Stored data
[Begin]

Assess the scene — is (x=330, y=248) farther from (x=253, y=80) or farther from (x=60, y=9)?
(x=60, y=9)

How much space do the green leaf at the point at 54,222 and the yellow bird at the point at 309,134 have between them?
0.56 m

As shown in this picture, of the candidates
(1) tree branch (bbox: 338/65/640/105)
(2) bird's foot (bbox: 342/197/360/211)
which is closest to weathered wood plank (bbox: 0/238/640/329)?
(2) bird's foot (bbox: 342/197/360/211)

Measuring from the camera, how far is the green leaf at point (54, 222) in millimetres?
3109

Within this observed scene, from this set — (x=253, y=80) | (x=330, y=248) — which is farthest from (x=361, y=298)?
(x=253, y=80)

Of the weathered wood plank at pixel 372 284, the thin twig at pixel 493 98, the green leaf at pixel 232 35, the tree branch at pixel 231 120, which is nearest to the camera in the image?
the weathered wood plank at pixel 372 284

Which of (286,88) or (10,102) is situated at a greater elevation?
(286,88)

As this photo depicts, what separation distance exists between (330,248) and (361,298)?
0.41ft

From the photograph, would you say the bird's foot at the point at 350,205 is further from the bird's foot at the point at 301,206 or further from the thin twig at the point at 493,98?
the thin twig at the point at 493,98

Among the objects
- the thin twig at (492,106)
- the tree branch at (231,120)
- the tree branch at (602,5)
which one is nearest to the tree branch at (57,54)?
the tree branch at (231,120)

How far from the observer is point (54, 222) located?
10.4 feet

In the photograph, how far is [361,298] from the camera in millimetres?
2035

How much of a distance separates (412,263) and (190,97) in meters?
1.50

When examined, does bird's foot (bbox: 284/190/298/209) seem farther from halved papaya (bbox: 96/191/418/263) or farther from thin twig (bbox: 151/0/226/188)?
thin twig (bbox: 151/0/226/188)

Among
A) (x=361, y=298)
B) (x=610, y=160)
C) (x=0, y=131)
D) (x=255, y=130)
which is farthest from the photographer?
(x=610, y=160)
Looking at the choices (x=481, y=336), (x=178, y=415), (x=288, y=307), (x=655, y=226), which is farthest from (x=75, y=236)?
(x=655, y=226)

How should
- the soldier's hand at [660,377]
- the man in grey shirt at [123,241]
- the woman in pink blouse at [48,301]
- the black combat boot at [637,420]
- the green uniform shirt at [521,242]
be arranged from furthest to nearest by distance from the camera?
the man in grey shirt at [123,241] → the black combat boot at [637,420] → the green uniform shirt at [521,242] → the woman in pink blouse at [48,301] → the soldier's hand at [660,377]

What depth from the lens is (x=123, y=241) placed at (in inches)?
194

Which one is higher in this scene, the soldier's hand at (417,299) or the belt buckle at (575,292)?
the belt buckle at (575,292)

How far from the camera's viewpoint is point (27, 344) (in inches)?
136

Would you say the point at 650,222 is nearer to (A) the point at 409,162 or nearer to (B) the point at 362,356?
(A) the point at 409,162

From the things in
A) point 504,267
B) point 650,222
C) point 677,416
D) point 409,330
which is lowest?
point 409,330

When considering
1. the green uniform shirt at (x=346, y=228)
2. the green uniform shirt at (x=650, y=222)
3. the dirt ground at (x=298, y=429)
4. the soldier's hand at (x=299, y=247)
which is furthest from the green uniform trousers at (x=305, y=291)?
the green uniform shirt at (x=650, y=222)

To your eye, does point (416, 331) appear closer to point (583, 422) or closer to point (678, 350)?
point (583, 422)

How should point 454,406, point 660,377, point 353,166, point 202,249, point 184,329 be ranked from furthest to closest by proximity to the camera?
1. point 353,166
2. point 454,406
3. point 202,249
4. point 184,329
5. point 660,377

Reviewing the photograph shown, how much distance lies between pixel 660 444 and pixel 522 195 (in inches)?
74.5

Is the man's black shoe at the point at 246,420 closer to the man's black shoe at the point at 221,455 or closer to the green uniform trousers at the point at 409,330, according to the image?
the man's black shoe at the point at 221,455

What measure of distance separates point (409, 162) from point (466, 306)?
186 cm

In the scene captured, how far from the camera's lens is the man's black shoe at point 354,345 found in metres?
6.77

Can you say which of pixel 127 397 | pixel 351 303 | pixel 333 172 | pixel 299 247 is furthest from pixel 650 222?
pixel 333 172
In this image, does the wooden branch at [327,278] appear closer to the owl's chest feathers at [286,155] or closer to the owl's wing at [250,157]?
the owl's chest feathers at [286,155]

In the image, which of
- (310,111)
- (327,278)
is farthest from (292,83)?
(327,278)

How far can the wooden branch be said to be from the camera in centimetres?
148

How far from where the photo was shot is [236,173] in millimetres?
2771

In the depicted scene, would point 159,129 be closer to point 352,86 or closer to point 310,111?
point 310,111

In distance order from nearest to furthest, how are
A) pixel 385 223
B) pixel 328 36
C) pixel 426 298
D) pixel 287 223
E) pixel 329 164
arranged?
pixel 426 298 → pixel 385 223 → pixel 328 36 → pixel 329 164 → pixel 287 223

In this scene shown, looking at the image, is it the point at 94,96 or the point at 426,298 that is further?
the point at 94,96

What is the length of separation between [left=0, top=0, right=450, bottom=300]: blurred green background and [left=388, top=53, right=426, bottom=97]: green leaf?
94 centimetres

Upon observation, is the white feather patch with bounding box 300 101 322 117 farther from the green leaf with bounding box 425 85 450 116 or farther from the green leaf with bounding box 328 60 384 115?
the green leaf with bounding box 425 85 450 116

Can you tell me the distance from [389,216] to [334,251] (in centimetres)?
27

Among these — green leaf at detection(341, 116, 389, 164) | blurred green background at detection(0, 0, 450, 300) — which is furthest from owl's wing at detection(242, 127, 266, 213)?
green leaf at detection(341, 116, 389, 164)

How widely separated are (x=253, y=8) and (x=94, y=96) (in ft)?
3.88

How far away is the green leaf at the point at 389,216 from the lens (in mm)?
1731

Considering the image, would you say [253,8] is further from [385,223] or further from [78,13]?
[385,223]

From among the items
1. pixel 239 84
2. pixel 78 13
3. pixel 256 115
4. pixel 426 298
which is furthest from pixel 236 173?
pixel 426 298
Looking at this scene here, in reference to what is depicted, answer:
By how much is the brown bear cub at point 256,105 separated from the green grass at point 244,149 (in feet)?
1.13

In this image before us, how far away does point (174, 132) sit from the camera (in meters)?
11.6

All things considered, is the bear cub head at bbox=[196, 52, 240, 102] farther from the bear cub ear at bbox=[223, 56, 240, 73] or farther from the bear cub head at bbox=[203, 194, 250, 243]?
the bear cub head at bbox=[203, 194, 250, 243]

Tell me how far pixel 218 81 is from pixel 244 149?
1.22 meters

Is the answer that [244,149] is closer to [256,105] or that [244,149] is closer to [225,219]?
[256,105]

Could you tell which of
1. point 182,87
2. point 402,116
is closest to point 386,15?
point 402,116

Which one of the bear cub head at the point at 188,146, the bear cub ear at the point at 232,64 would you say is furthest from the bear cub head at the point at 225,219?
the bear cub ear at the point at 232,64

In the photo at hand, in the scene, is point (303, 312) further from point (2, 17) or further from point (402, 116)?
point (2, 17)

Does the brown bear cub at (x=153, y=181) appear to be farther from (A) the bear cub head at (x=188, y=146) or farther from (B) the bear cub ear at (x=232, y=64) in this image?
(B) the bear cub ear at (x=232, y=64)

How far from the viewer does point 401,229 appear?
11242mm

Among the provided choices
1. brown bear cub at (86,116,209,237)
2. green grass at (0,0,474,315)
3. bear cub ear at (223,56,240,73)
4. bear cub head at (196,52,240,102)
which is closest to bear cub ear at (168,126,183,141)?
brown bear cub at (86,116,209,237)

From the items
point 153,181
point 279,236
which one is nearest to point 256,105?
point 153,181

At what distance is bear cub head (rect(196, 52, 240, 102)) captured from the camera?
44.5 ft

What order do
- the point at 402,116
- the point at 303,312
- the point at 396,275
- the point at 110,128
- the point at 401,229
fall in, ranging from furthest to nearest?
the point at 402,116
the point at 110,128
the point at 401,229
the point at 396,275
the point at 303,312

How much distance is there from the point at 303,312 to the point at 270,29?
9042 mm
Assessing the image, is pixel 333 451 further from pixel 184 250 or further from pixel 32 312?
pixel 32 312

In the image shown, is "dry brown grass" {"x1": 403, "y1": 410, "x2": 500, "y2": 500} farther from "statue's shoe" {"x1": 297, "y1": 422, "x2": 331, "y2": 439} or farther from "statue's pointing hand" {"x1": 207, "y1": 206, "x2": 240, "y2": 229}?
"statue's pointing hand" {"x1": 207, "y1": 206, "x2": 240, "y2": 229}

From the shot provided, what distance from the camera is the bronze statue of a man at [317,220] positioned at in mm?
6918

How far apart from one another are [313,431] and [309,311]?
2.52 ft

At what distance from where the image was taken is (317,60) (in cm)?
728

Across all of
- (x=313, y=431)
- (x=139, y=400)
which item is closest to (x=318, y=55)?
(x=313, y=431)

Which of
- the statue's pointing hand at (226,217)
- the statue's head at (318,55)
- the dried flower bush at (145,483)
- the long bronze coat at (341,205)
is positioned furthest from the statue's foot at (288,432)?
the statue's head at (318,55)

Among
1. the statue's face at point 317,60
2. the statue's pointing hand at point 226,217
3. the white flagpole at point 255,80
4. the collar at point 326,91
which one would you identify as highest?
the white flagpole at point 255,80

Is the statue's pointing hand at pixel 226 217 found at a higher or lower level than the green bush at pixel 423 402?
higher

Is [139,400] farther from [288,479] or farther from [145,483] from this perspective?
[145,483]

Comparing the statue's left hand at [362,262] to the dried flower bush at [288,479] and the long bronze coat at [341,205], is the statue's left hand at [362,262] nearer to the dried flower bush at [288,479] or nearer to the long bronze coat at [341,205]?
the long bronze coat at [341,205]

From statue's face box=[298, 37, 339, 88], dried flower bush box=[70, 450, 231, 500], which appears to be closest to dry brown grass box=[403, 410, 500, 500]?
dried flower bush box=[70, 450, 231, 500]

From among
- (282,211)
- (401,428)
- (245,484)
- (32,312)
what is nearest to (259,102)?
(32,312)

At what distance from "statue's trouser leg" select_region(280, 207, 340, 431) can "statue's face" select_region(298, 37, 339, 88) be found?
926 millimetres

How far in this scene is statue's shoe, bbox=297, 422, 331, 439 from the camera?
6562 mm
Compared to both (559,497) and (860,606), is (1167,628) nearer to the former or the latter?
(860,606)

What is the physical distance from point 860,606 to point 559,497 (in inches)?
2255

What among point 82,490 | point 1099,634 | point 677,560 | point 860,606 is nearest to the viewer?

[End]

▶ [WRITTEN TASK]
Print the line containing "From statue's face" and every line after it to the end of the records above, exactly as written, and nothing else.

▶ [WRITTEN REPLY]
From statue's face box=[298, 37, 339, 88], dried flower bush box=[70, 450, 231, 500], which appears to be closest to dry brown grass box=[403, 410, 500, 500]?
dried flower bush box=[70, 450, 231, 500]

From among
- (282,211)
- (401,428)
- (245,484)
- (32,312)
what is nearest to (259,102)?
(32,312)

At what distance from "statue's trouser leg" select_region(280, 207, 340, 431) can "statue's face" select_region(298, 37, 339, 88) be found?
926 millimetres

How far in this scene is statue's shoe, bbox=297, 422, 331, 439 from the camera?
6562 mm
Compared to both (559,497) and (860,606), is (1167,628) nearer to the former or the latter?
(860,606)

What is the physical distance from point 860,606 to point 559,497 (in inches)?
2255

What among point 82,490 | point 1099,634 | point 677,560 | point 860,606 is nearest to the viewer?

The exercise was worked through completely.